In a state carried easily by George W. Bush, in a senate contest decided by less than 2 percent of the 3.3 million votes cast, Bowles needed every advantage he could find. One thing he had going for him was a superior online campaign, which brought in more than $500,000 in donations over the Web.

And perhaps more important, the low-cost Web campaign succeeded in sharing information with potential voters, and motivating volunteers, by using tools such as a Weblog, e-mail and online video. Though it’s hard to say if anything could have stemmed the Republican tide that Burr rode into office, the Bowles campaign clearly could have done more to exploit its online advantage.

“We started late, and it kept us from doing everything we could,” said Mathew Gross, as election night turned into the next day. A consultant who worked for the Bowles campaign as an Internet strategist, Gross had earlier served as director of Internet communications for Howard Dean’s groundbreaking online organization.

The Dean team set new standards for Web fund-raising and campaign organization, despite the fact the candidate himself ultimately failed to impress voters. Now, once again, Gross’s team was unable to chalk up the win.

Bowles was not the only candidate in the just-concluded election cycle to leverage the power of Web marketing. The 2004 election brought Web politics into the mainstream across the country. In the months after Dean showed how effective an online campaign can be at raising money, distributing information and organizing people, candidates for office at every level of government began making serious use of Web tools to market themselves.
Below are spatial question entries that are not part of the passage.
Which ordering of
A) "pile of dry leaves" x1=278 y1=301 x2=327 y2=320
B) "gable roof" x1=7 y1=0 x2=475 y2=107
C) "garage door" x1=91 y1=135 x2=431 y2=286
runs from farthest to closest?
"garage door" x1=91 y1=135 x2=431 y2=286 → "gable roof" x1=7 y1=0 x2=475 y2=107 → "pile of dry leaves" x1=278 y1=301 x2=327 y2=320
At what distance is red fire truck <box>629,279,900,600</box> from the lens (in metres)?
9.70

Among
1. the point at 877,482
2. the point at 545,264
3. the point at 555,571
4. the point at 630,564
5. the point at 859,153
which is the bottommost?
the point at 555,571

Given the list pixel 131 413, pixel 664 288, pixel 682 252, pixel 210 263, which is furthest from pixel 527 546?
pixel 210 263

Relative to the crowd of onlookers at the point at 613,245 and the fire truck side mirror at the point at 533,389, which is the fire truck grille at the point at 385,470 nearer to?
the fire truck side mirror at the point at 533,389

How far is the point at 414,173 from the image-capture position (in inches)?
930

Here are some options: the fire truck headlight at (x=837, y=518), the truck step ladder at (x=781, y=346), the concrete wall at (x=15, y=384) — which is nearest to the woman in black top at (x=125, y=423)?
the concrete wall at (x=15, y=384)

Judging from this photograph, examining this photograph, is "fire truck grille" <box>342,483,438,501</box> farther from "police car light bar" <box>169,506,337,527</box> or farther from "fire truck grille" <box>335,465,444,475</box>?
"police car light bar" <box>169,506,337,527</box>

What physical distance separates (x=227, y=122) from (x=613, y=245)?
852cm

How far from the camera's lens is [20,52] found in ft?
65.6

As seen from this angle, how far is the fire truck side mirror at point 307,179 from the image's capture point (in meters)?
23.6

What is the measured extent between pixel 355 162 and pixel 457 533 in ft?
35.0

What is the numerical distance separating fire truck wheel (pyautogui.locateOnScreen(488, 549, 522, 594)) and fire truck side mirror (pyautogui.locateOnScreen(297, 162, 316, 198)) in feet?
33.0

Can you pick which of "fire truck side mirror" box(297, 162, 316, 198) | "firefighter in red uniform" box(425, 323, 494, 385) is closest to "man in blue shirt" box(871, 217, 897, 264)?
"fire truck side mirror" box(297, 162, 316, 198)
From the Register of Deeds race in Guilford County, N.C., where victorious challenger Jeff Thigpen used a Weblog to tell voters how he’d modernize technology faster than the longtime incumbent, to the dozens of congressional and senate campaigns throughout the country that deployed blogs, e-mail broadcasts and event planning software, on up to the John Kerry presidential campaign’s $80 million haul from online fund-raising, Internet marketing of candidates made the leap from bleeding-edge to must-have. Yet in several high-profile races, superior online campaigning did not prove to be a decisive advantage. The potential for raising money and organizing supporters has been revealed, but the ultimate payoff, victory, remains elusive.